DKE’s jubilee guests: Tesla boss won’t be there, but TomTom founder will be
The Knowledge Engineering programme has wind in its sails. It is ranked as a ‘top programme’ in the Keuzegids (the Dutch guide to higher education), is increasingly called on by other faculties, and is benefiting from the current popularity of data science. Still, recruiting new staff remains difficult.
The old knowledge engineering department had a turbulent history, dotted with feuds and quarrels. “We found ourselves in calmer waters ten years ago when Jaap van den Herik and Erik Postma left for Tilburg”, says professor of mathematics Ralf Peeters. Professor Van den Herik in particular had a track record of conflicts.
After that, the student numbers doubled, the review committees have been full of praise, and last year the Keuzegids labelled Knowledge Engineering a ‘top programme’. Student evaluations of the programme and the facilities are excellent. “During the research review last year we were informed – I’m paraphrasing here – that we’d become a medium-sized course and should start behaving accordingly”, says Peeters. “In other words, not just keep on ticking over with a handful of people, but really set up a mature management structure.”
Black marks, too, are turned into assets. “We’re looking for new staff, but it’s quite a challenge. Two researchers will start in October but it should have been four. For one of them, from New York, the step came just a little too early, and the other received 1.5 million euros in research funding from her new German university. Offering something extra doesn’t fit in our work culture, but it does help. At SBE there’s talk of attracting fifteen data scientists, but it’s easier said than done. These days Google and Apple are buying up entire departments. No wonder all our graduates have jobs within a few months.”

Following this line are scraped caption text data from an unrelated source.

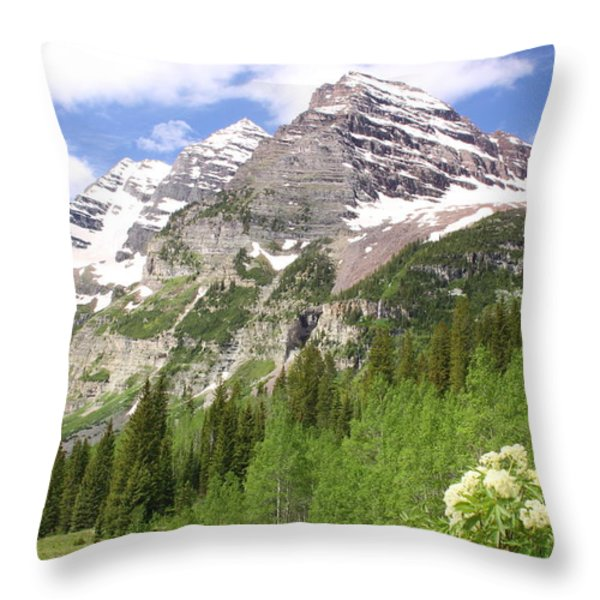 Elk Mountains Throw Pillow by Eric Glaser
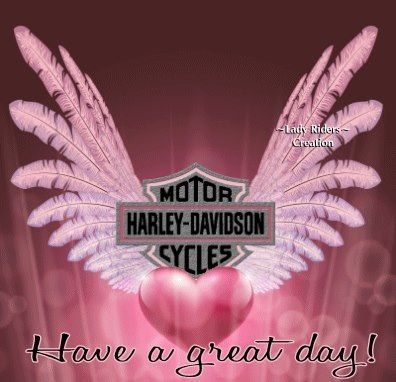 Harley Pink Angel Wings. Repinned by An Angel's Touch, LLC, d/b/a WCF Commercial Green Cleaning Co., Denver's Property Cleaning Specialists! http://angelsgreencleaning.net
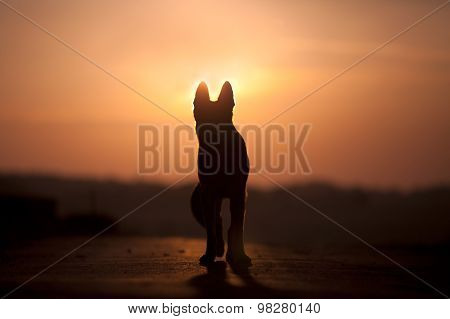 Dog backlight silhouette in sunset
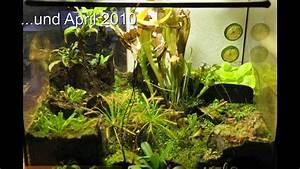 Pflanzen Für Terrarium : terrarium ohne bewegung youtube ~ Orissabook.com Haus und Dekorationen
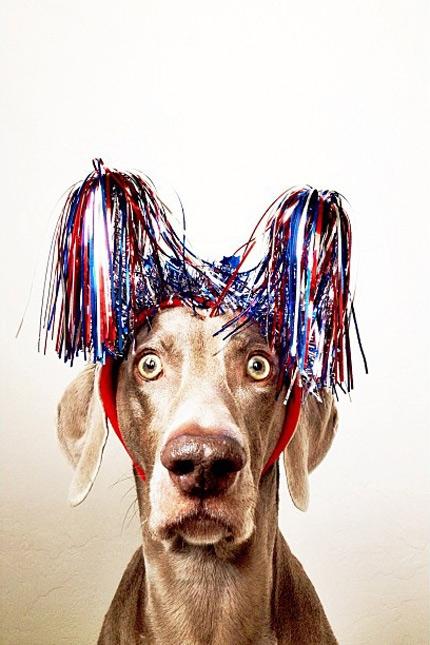 смешные собаки фото (430x645, 184Kb)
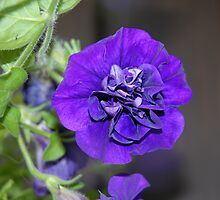 Petunia by vbk70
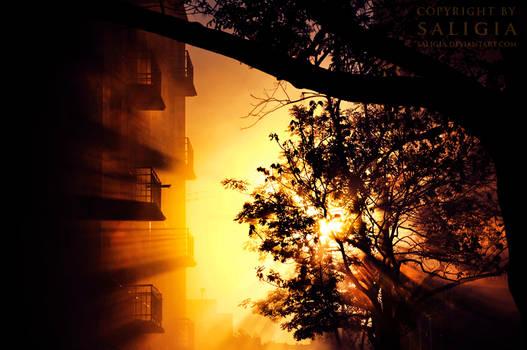 dawn in the city by JuliaDunin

Data science and knowledge engineering have taken off, not least because the field is flourishing like never before. “Over the last five years data science, artificial intelligence and robotisation have reached the next level. Computers have mastered board games, robots are being equipped with emotions, and self-driving cars are the future. Über has ordered 62,000 of them for Arizona alone. But above all, the opportunities are growing to unleash a whole lot of computing power on increasing amounts of data.”
This plays into the hands of the Maastricht Department of Data Science and Knowledge Engineering, as every faculty is now keen to get involved in data research. “Especially medicine; the concept of personalised medicine relies on the data of individual patients. But cultural scientists and lawyers analyse data, too, when they’re investigating historical archives or working on cybersecurity, respectively. Knowledge engineers can help with those kinds of analysis. We’re getting more and more questions from faculties about this.”
Together with the School of Business and Economics and the Science Programme, Knowledge Engineering has established the new bachelor’s programme in Business Engineering. The programme was supposed to start in September. “But the accreditation procedure took longer than we thought”, says interim dean Thomas Cleij. “And the NVAO committee felt that we had to position ourselves more clearly, identify our true colours. Is the emphasis on business or engineering? The new target date is September 2019.”
Last year an institute for data science was launched in Maastricht, headed by distinguished university professor Michel Dumontier from Stanford. The initial collaboration with the DKE did not run smoothly. “The division of roles between the institute and our department was not always clear”, explains Peeters. “Now it is. The institute won’t be focusing on hard-core methods, as we do. And we won’t combine databases or look at fair principles of doing research. The atmosphere has cleared up.”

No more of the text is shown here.